Despite the high performance of our model on the datasets we examined, there are three limitations to our approach, and we defer addressing these for future work.

  • Detection granularity In our experiments, we predicted the weakness class that the input program falls into as a graph classification task, i.e., is the entire program vulnerable or not. This limits the practical usefulness of the approach for developers, as generally you need more precise information about where the bug is located. We believe there are at least two possible methods for working around this limitation; the value flow graph for each function (and its callees) can be extracted instead of the entire program, which would achieve function level prediction. Alternatively, we can treat the problem as a node classification rather than graph classification task, but this significantly increases labeling difficulty, which is a challenge within itself.

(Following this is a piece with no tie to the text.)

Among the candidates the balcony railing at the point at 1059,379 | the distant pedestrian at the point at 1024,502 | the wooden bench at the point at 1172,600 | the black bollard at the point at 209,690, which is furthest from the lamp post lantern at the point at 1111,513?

  • Performance in real-world applications While we have made some effort to evaluate our model’s performance on datasets with a different structure to what it was trained on, the lack of real-world benchmarks for vulnerability detection make it difficult to predict how it would perform if utilized in the practical scenario of analyzing software being written for production use today. We hypothesize that this is an area where more traditional program analysis approaches may perform better, as the semantics and structure of the programs can vary significantly. However, we believe that as datasets for machine learning-based approaches are expanded, this may change.

  • Inconsistent performance across classes During the Program Representations ablation study (Sect. 8.3), the results of our experiments suggest that different vulnerability types require different representations for both high detection rates, and low false positive rates, as well as being able to differentiate between different, similar vulnerabilities. Future work should attempt to incorporate multiple representations of the program into the graph representation, in place of, or in addition to the instruction embedding we presented in this article.